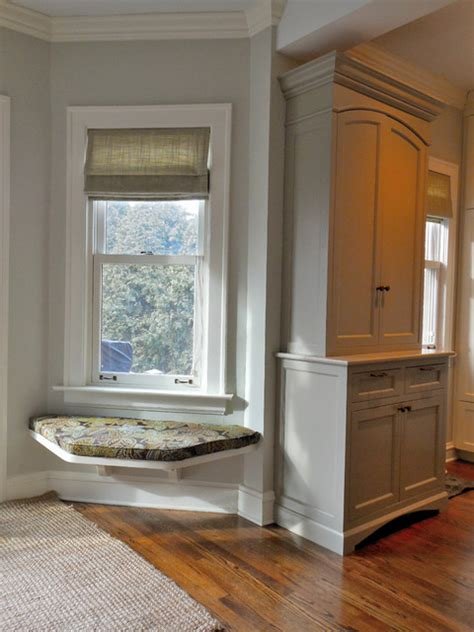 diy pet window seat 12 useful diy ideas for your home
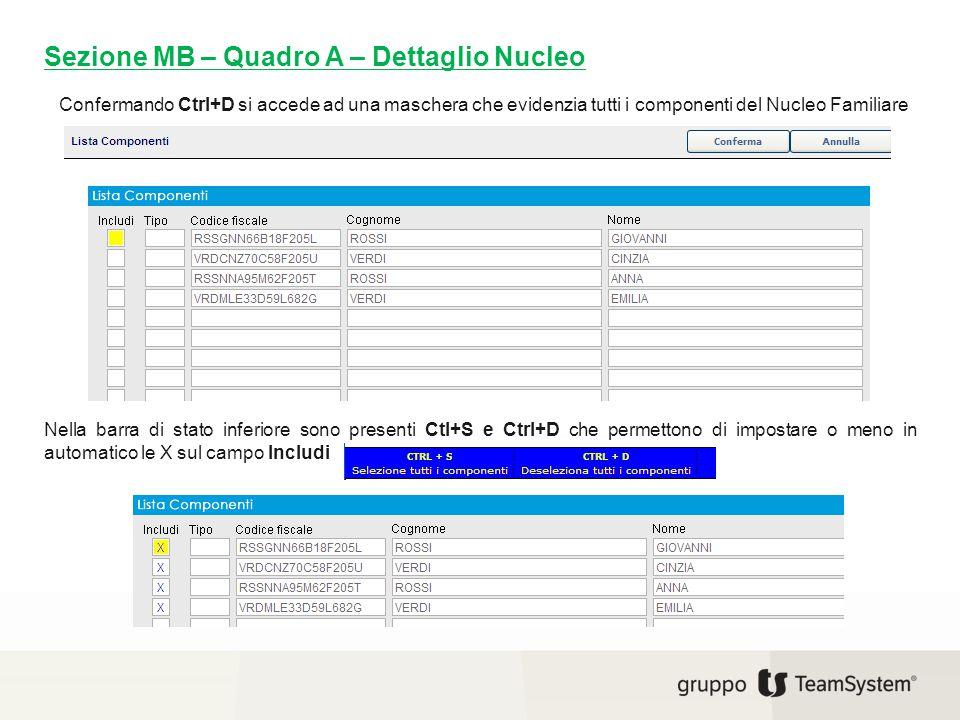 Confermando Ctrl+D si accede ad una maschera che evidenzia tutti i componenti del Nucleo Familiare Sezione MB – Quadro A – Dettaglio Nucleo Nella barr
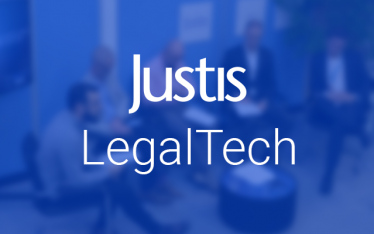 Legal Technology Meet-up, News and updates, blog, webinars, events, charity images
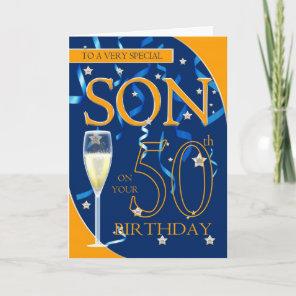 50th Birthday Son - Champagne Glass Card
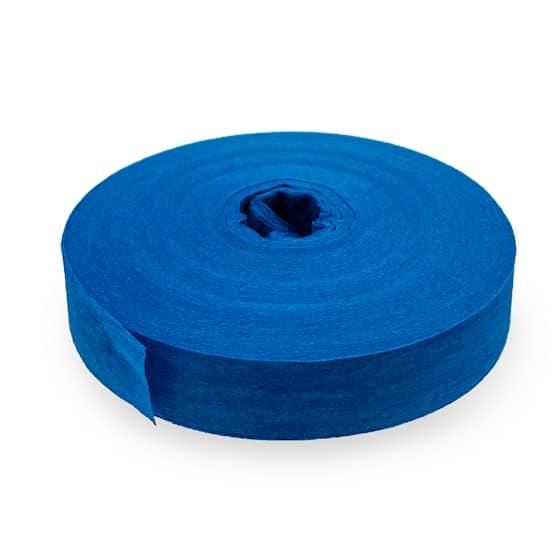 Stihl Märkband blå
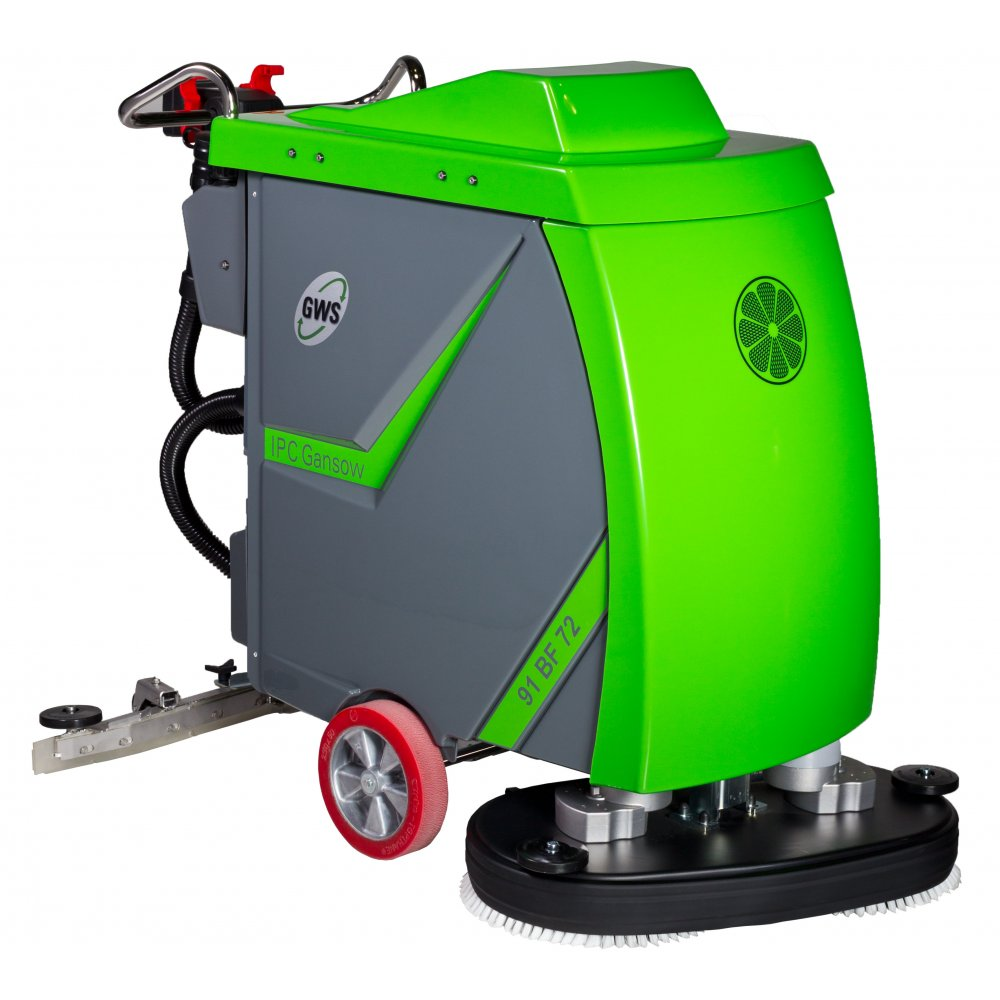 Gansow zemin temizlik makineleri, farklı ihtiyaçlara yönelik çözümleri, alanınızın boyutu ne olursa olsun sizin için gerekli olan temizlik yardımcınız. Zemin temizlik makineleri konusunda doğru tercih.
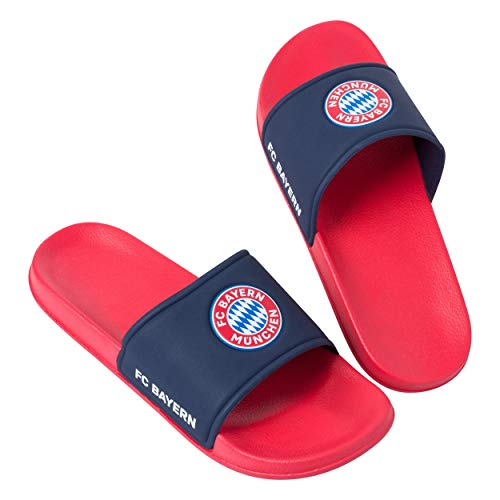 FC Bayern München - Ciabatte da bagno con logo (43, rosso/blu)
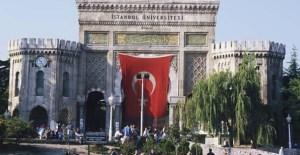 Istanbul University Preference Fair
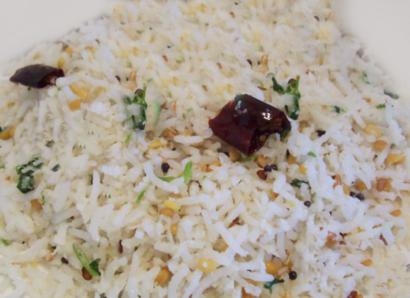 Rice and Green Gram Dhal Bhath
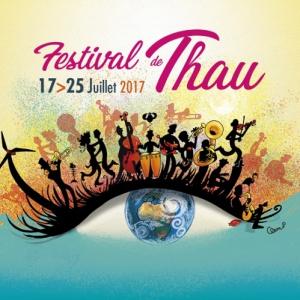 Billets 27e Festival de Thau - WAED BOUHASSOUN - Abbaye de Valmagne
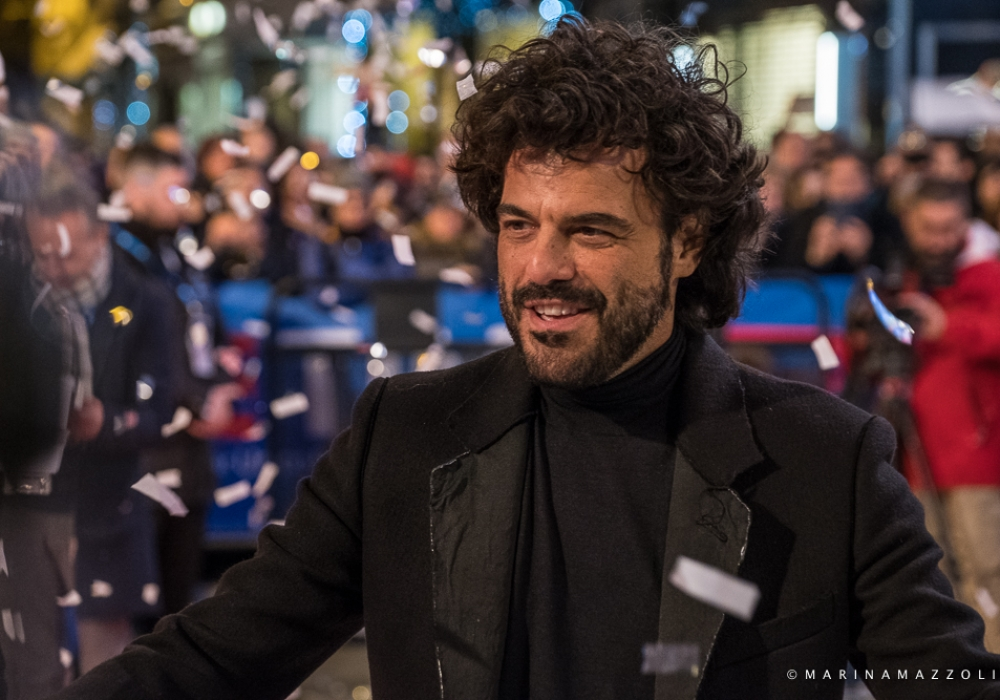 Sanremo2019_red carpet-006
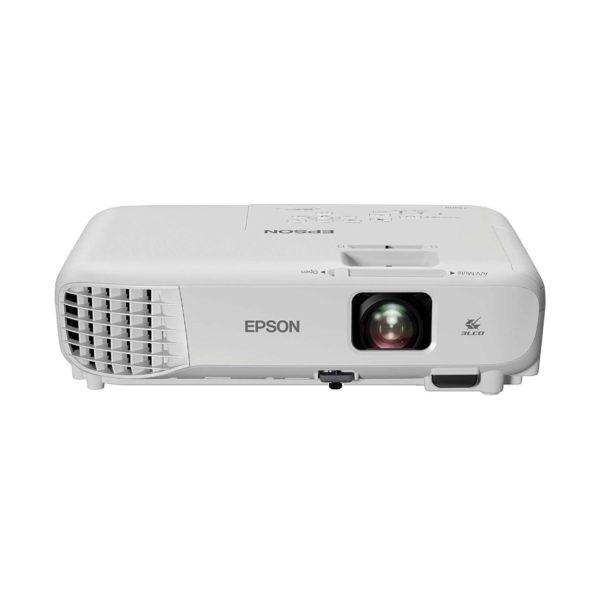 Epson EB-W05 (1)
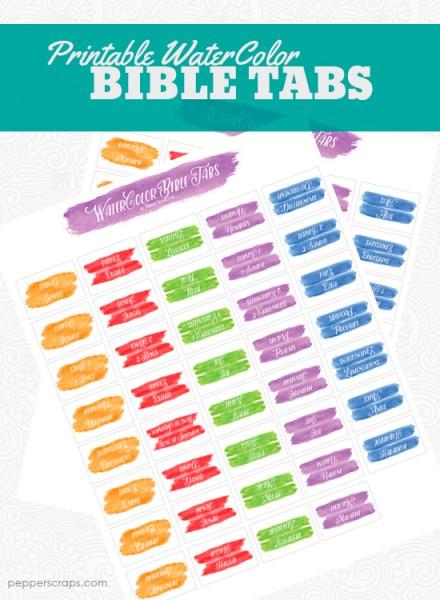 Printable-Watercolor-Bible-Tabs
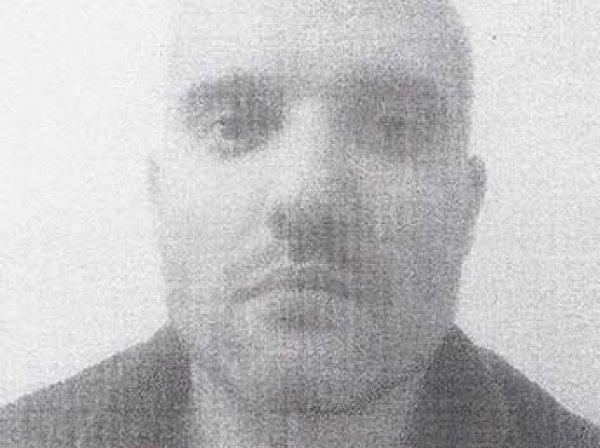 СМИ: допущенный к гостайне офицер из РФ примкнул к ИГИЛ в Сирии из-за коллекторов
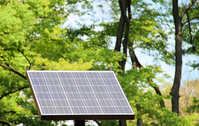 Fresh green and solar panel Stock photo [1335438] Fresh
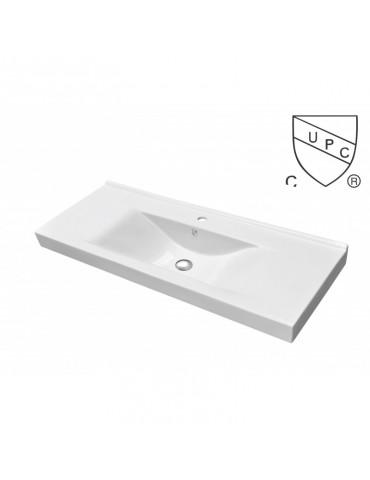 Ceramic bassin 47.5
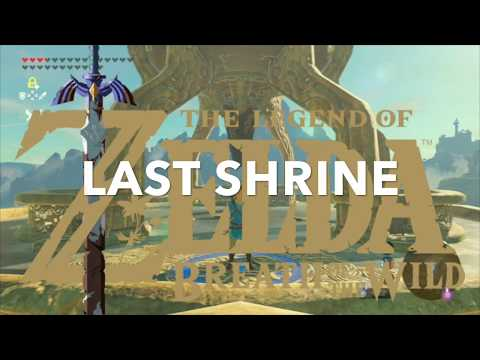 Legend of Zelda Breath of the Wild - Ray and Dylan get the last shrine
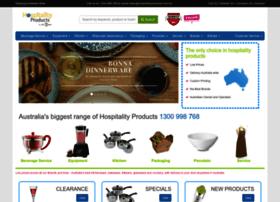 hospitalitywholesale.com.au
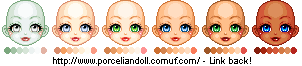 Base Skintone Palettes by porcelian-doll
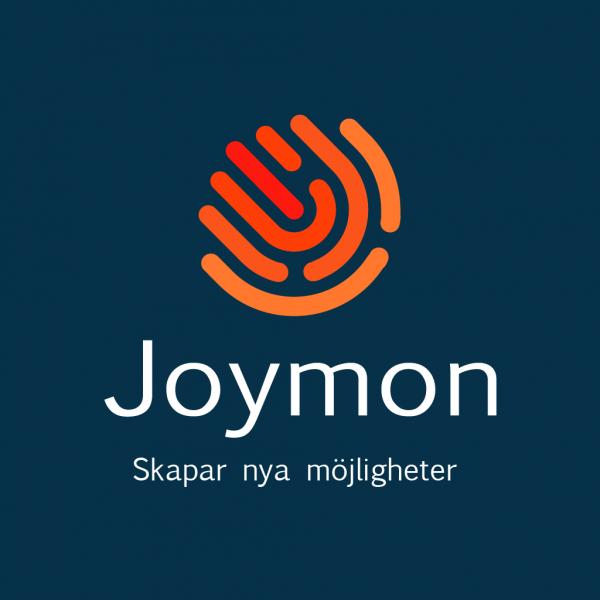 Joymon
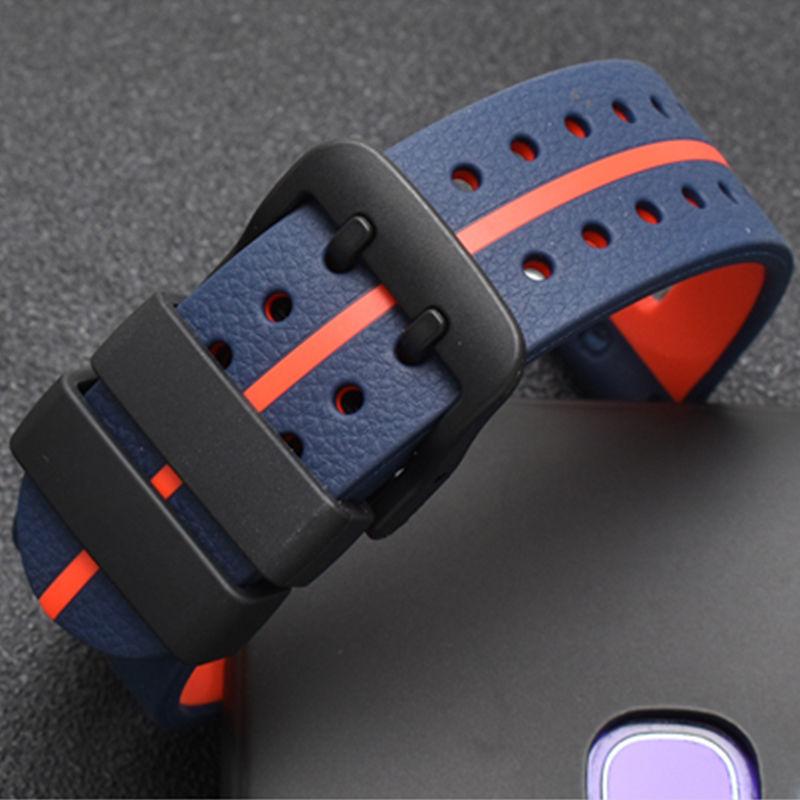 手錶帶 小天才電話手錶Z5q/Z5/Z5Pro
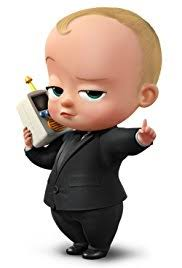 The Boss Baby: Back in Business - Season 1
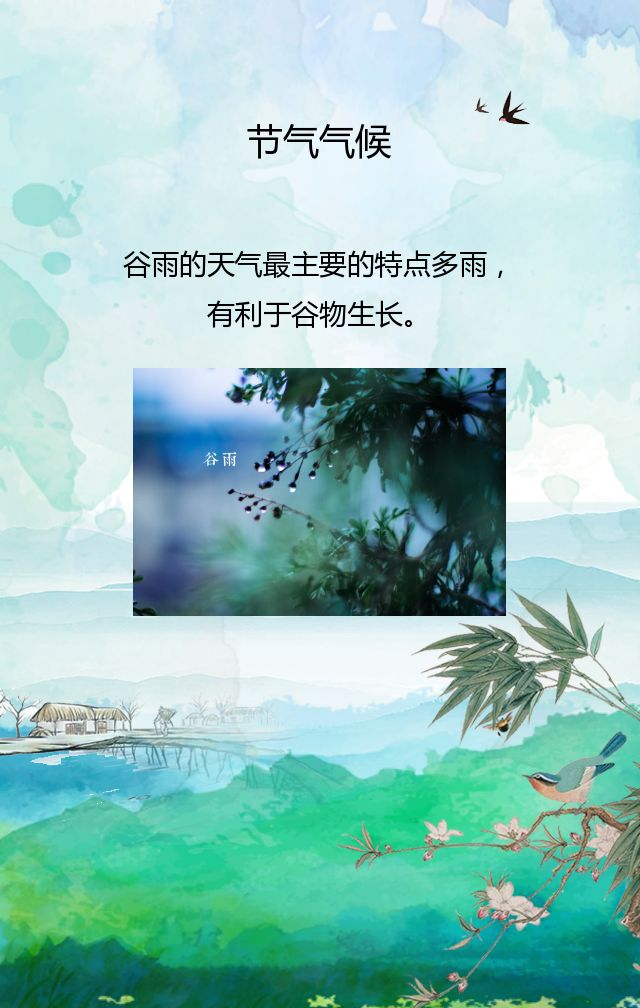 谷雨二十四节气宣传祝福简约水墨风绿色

# # # # # # #

Output the listing above in full and exactly, with pictures excluded.

 diy pet window seat 12 useful diy ideas for your home
 Confermando Ctrl+D si accede ad una maschera che evidenzia tutti i componenti del Nucleo Familiare Sezione MB – Quadro A – Dettaglio Nucleo Nella barr
 Legal Technology Meet-up, News and updates, blog, webinars, events, charity images
 50th Birthday Son - Champagne Glass Card
 Stihl Märkband blå
 Gansow zemin temizlik makineleri, farklı ihtiyaçlara yönelik çözümleri, alanınızın boyutu ne olursa olsun sizin için gerekli olan temizlik yardımcınız. Zemin temizlik makineleri konusunda doğru tercih.
 FC Bayern München - Ciabatte da bagno con logo (43, rosso/blu)
 Istanbul University Preference Fair
 Rice and Green Gram Dhal Bhath
 Billets 27e Festival de Thau - WAED BOUHASSOUN - Abbaye de Valmagne
 Sanremo2019_red carpet-006
 Epson EB-W05 (1)
 Printable-Watercolor-Bible-Tabs
 СМИ: допущенный к гостайне офицер из РФ примкнул к ИГИЛ в Сирии из-за коллекторов
 Fresh green and solar panel Stock photo [1335438] Fresh
 Ceramic bassin 47.5
 Legend of Zelda Breath of the Wild - Ray and Dylan get the last shrine
 hospitalitywholesale.com.au
 Base Skintone Palettes by porcelian-doll
 Joymon
 手錶帶 小天才電話手錶Z5q/Z5/Z5Pro
 The Boss Baby: Back in Business - Season 1
 谷雨二十四节气宣传祝福简约水墨风绿色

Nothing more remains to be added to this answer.